Safety Alert for ARIA Software (ARIA for Radiation Technology). Anvisa Registry No. 10405410013. Models at risk: V.10.X, V.11.X, V13.0 or V13.5 (Clinical Assessment License only).

According to Agência Nacional de Vigilância Sanitária (ANVISA), this safety alert involved a device in Brazil that was produced by VARIAN MEDICAL SYSTEMS BRASIL LTDA.; VARIAN MEDICAL SYSTEMS INC..

What is this?

Alerts provide important information and recommendations about products. Even though an alert has been issued, it does not necessarily mean a product is considered to be unsafe. Safety Alerts, addressed to health workers and users, may include recalls. They can be written by manufacturers, but also by health officials.

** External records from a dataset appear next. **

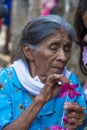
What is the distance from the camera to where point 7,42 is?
12.9m

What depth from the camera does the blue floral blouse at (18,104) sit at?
4.07 m

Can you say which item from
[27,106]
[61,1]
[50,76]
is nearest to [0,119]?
[27,106]

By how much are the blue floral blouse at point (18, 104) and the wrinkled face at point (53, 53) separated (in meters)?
0.24

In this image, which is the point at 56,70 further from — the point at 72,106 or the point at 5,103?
the point at 5,103

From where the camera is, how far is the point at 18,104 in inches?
163

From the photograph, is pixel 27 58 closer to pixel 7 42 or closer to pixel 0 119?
pixel 0 119

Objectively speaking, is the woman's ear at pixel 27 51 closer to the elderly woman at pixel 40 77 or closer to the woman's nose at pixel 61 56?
the elderly woman at pixel 40 77

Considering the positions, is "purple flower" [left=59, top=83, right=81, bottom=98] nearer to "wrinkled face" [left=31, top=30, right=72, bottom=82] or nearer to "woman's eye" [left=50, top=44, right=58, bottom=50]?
"wrinkled face" [left=31, top=30, right=72, bottom=82]

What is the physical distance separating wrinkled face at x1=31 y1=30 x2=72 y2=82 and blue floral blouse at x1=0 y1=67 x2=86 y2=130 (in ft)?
0.77

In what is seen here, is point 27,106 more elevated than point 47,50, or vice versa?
point 47,50

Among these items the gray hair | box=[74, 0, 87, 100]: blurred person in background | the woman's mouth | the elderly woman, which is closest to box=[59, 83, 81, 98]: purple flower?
the elderly woman

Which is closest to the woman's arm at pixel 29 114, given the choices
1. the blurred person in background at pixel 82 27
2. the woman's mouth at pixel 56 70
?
the woman's mouth at pixel 56 70

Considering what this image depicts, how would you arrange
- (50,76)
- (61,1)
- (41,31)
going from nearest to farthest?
(50,76) → (41,31) → (61,1)

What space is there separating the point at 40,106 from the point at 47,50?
49cm
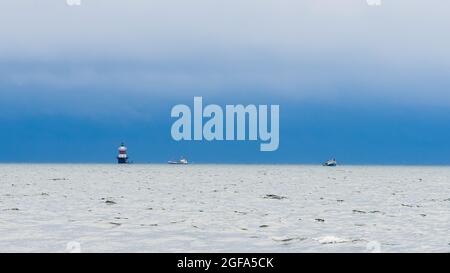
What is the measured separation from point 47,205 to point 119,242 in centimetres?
2201

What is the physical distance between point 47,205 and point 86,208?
4.31 m

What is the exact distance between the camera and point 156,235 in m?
27.7

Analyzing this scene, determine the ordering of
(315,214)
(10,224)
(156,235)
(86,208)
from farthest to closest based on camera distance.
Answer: (86,208) < (315,214) < (10,224) < (156,235)

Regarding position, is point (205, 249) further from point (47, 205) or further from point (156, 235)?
point (47, 205)

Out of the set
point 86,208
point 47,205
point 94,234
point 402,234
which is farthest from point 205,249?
point 47,205

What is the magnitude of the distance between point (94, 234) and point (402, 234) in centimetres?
1381

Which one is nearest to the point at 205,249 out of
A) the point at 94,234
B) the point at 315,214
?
the point at 94,234
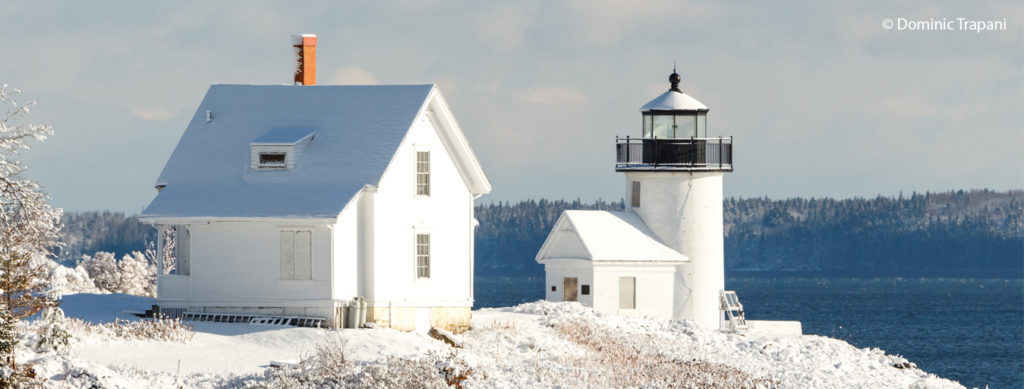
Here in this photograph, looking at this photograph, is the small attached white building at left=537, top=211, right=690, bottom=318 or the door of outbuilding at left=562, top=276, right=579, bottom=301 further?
the door of outbuilding at left=562, top=276, right=579, bottom=301

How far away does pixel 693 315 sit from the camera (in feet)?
153

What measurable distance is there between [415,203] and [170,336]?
7333 mm

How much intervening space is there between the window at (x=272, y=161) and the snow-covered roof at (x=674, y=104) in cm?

Learn more about the data here
  • Type of Event
    Safety alert
  • Event ID
    1723
  • Date
    2015-11-12
  • Event Country
  • Event Source
    ANVISA
  • Event Source URL
  • Notes / Alerts
    Brazilian data is current through June 2018. All of the data comes from Anvisa, except for the categories Manufacturer Parent Company and Product Classification.
    The Parent Company and the Product Classification were added by ICIJ.

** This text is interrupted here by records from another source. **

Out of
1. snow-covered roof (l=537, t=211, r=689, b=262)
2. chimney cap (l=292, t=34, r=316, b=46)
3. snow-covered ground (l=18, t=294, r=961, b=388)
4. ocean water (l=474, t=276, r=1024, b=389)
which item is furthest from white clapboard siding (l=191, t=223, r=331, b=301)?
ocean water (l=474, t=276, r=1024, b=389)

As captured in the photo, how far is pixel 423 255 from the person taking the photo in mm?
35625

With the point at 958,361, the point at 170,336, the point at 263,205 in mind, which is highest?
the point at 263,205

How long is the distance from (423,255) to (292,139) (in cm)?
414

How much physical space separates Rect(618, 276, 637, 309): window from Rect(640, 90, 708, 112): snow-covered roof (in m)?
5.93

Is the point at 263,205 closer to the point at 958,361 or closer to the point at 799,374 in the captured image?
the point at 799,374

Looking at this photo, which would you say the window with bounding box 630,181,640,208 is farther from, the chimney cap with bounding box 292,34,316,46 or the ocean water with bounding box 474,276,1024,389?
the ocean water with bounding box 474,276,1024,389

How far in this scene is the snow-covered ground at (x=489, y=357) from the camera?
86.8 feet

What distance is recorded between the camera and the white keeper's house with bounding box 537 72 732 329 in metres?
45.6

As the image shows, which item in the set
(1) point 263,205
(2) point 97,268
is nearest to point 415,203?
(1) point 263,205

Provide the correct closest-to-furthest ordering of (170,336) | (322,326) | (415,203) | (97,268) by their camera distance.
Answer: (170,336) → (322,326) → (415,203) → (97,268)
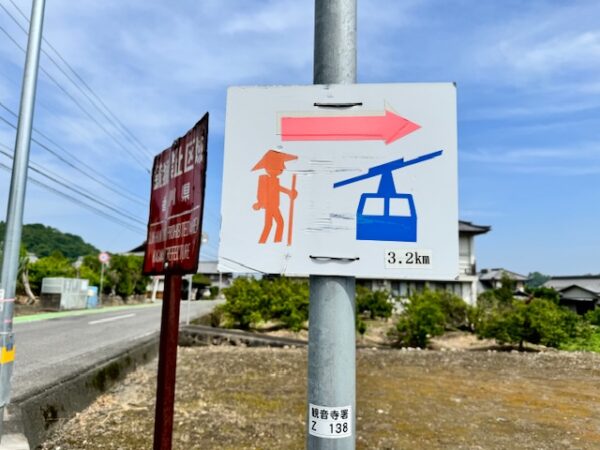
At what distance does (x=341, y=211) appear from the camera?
161 centimetres

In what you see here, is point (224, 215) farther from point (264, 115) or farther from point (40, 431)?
point (40, 431)

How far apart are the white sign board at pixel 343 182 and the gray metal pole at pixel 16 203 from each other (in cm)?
308

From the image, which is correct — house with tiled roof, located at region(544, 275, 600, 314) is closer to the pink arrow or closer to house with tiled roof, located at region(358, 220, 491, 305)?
house with tiled roof, located at region(358, 220, 491, 305)

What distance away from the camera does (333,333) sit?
1566 millimetres

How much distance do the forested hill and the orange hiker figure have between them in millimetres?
70931

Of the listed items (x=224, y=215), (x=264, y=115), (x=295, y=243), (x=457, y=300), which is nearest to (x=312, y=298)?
(x=295, y=243)

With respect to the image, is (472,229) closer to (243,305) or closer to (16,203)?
(243,305)

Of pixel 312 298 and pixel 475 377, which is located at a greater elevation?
pixel 312 298

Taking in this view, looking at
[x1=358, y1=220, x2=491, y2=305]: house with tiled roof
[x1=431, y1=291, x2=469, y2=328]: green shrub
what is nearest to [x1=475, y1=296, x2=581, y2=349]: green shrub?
[x1=431, y1=291, x2=469, y2=328]: green shrub

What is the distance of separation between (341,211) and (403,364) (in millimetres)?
8960

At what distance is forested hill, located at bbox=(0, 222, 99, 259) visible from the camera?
2566 inches

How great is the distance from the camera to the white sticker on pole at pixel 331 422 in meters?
1.52

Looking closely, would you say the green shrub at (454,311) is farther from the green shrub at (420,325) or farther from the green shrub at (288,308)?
the green shrub at (288,308)

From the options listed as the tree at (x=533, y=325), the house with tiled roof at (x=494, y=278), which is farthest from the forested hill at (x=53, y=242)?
the tree at (x=533, y=325)
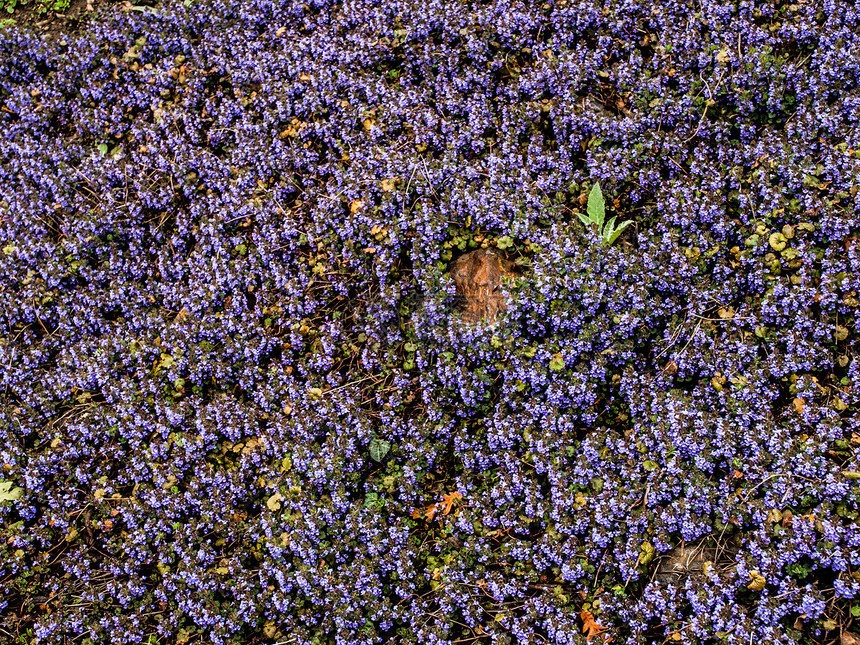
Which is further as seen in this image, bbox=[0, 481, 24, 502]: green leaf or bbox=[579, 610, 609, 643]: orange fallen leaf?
bbox=[0, 481, 24, 502]: green leaf

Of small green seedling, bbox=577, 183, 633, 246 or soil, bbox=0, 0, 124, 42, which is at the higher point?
soil, bbox=0, 0, 124, 42

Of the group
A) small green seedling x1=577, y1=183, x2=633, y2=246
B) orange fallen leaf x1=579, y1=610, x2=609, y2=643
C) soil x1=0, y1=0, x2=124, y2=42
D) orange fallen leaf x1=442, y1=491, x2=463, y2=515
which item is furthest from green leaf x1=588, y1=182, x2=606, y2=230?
soil x1=0, y1=0, x2=124, y2=42

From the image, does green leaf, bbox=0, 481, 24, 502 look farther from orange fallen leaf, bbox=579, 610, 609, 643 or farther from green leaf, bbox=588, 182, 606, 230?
green leaf, bbox=588, 182, 606, 230

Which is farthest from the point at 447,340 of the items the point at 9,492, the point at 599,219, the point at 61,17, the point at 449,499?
the point at 61,17

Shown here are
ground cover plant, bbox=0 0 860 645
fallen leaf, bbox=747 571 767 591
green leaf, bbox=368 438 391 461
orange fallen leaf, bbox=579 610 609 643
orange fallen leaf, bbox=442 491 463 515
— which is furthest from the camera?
green leaf, bbox=368 438 391 461

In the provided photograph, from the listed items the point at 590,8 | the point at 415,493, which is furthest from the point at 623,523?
the point at 590,8
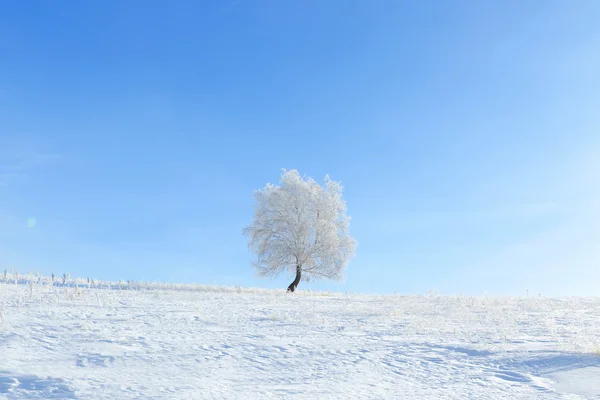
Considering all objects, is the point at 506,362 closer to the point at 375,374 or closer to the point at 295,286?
the point at 375,374

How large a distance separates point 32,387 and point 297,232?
2905cm

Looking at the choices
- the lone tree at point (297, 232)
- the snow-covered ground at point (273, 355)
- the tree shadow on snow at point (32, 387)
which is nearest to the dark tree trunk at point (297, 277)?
the lone tree at point (297, 232)

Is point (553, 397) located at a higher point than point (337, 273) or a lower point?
lower

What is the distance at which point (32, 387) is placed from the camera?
6.71 meters

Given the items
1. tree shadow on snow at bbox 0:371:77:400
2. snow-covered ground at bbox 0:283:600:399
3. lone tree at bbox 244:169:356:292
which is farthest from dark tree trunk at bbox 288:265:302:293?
tree shadow on snow at bbox 0:371:77:400

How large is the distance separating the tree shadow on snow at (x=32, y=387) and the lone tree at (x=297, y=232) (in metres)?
28.6

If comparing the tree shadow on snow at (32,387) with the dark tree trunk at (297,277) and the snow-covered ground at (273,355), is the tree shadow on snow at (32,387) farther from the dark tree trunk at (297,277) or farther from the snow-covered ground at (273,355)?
the dark tree trunk at (297,277)

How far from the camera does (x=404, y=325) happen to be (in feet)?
42.5

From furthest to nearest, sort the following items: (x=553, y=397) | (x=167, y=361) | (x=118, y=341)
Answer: (x=118, y=341)
(x=167, y=361)
(x=553, y=397)

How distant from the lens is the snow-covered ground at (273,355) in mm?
7184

    The parent company information is based on 2017 public records. The device classification information comes from FDA’s Product Classification by Review Panel, based on matches of data from the U.S. and Brazil.

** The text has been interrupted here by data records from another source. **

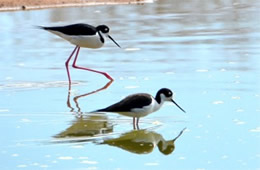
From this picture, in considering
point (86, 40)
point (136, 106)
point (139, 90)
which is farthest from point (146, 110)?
point (86, 40)

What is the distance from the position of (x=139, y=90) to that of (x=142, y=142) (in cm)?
220

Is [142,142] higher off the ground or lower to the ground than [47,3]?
higher

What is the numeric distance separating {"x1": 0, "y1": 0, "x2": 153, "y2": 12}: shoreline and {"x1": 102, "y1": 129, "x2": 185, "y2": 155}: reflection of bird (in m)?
12.1

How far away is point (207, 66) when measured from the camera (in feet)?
35.4

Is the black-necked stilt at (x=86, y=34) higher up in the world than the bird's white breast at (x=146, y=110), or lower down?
lower down

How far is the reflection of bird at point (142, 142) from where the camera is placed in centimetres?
698

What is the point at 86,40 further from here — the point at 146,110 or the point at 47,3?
the point at 47,3

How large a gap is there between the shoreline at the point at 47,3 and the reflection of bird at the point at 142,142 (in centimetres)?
1209

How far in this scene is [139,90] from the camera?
938cm

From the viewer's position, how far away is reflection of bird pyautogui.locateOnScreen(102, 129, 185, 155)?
6.98 metres

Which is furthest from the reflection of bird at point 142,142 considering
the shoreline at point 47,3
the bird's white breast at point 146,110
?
the shoreline at point 47,3

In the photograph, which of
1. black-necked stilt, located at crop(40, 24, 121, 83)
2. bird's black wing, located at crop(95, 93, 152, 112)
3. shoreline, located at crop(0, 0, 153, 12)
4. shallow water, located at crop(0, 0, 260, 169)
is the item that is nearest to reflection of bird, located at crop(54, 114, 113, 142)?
shallow water, located at crop(0, 0, 260, 169)

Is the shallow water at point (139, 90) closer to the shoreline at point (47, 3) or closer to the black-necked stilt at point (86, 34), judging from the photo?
the black-necked stilt at point (86, 34)

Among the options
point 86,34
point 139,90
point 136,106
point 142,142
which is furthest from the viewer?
point 86,34
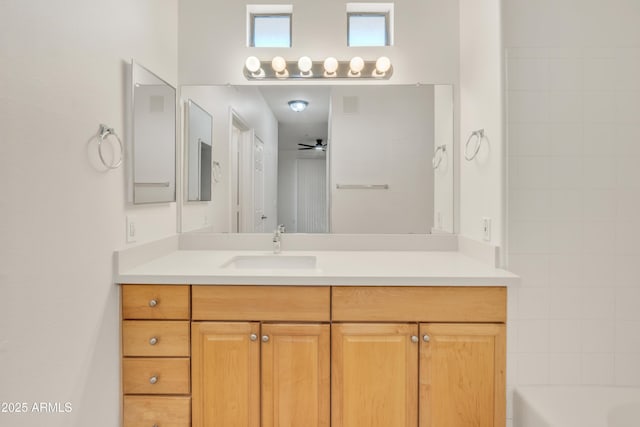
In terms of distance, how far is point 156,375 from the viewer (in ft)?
4.99

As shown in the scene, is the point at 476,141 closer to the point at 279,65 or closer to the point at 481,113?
the point at 481,113

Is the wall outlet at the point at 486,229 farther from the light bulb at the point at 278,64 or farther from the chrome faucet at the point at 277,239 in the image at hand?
the light bulb at the point at 278,64

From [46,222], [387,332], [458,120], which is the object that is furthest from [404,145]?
[46,222]

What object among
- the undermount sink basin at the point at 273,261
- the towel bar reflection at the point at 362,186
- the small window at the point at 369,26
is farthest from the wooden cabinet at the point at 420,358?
the small window at the point at 369,26

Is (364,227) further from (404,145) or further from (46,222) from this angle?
(46,222)

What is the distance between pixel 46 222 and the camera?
3.62 feet

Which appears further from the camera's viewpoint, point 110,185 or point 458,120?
point 458,120

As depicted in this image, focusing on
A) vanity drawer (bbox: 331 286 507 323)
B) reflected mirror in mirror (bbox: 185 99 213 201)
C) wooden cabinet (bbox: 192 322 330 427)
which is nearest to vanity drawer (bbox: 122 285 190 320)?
wooden cabinet (bbox: 192 322 330 427)

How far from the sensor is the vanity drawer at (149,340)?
60.0 inches

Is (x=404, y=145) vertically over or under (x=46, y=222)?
over

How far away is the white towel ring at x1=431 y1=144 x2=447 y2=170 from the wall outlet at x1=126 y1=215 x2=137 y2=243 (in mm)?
1618

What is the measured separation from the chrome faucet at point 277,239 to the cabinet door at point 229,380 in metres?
0.65

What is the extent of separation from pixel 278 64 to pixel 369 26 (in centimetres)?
60

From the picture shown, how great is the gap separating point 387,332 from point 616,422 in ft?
3.10
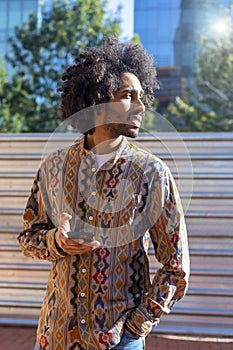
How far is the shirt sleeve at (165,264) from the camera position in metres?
1.77

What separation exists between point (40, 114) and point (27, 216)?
20.8 meters

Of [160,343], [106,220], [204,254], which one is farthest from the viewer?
[204,254]

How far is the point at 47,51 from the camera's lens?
2183 cm

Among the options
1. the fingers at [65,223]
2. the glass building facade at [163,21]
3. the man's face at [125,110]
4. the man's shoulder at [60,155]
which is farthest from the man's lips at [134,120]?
the glass building facade at [163,21]

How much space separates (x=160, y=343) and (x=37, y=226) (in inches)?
141

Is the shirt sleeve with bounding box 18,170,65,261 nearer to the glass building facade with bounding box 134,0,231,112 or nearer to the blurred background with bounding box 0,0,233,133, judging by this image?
the blurred background with bounding box 0,0,233,133

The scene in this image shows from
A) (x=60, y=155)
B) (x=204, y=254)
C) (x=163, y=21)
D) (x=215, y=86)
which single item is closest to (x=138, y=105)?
(x=60, y=155)

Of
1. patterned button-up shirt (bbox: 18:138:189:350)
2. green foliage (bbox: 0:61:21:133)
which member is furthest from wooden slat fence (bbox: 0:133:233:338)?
green foliage (bbox: 0:61:21:133)

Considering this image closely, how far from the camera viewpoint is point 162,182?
6.05 feet

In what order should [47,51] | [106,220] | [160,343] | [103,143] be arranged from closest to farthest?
[106,220] → [103,143] → [160,343] → [47,51]

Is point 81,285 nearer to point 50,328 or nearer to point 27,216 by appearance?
point 50,328

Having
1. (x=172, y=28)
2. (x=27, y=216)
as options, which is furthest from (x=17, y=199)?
(x=172, y=28)

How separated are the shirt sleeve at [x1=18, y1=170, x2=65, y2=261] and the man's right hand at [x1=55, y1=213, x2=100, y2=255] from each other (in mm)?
124

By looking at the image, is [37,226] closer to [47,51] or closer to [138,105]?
[138,105]
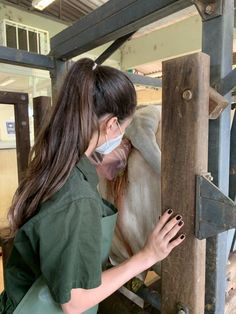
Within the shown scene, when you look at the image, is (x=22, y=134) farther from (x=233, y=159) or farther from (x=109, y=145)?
(x=233, y=159)

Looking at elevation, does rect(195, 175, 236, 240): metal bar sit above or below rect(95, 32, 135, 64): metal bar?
below

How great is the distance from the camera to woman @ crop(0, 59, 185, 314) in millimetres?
541

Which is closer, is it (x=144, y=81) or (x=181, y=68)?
(x=181, y=68)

  • Extra notes in the data
    According to the product registration holder, the anomaly occurs only on sites that hold a Clinical Assessment License / Clinical Assessment License. For ARIA software that does not have this license available, they are not affected. An example of an intercurrence that may result from the problem in question: an e-Rx transmitted to the pharmacy, as well as the printed prescription, will not contain the intended administration instructions for the patient. Check more details in the Alert Message of the company, available at: http://portal.anvisa.gov.br/wps/wcm/connect/ac89d4804a9127ec8e81bf486c3ae08b/Message+of+Alerta+-+CP-21350+PNL-FSN-PTB- A.pdf? MOD = AJPERES #### UPDATED ON 8/24/2017, the company sent the completion report of the field action proving the software update, with registry change.
  • Reason
    When the user changes the "type" field of the prescription, after entering the administration instructions in the text box, the portion of the prescription instructions is not saved in the system database.
  • Action
    Product field correction (software update, expected to be initiated with customers in March 2016). Recommendations to users, for any remedy request that includes Administration Instructions: 1) DO NOT select "Approve" if you have not yet saved the prescription by selecting "OK"; 2) Users MUST open the drug request except before approving the drug request to verify that the administration instructions are present. (a) If the Administration Instructions box is empty, the user MUST re-enter the text of the intended administration instruction AND SHOULD NOT modify the "Type" field after entering the text again in the Administration Instructions text box. This action will produce the anomaly. (b) The user MUST save the corrected remedy order by selecting "OK". (c) The user MUST open the corrected remedy application to verify that the Administration Instructions are present. If the text is present, the user can select "Approve" and continue with the workflow to print the prescription or send the e-Rx to an external pharmacy.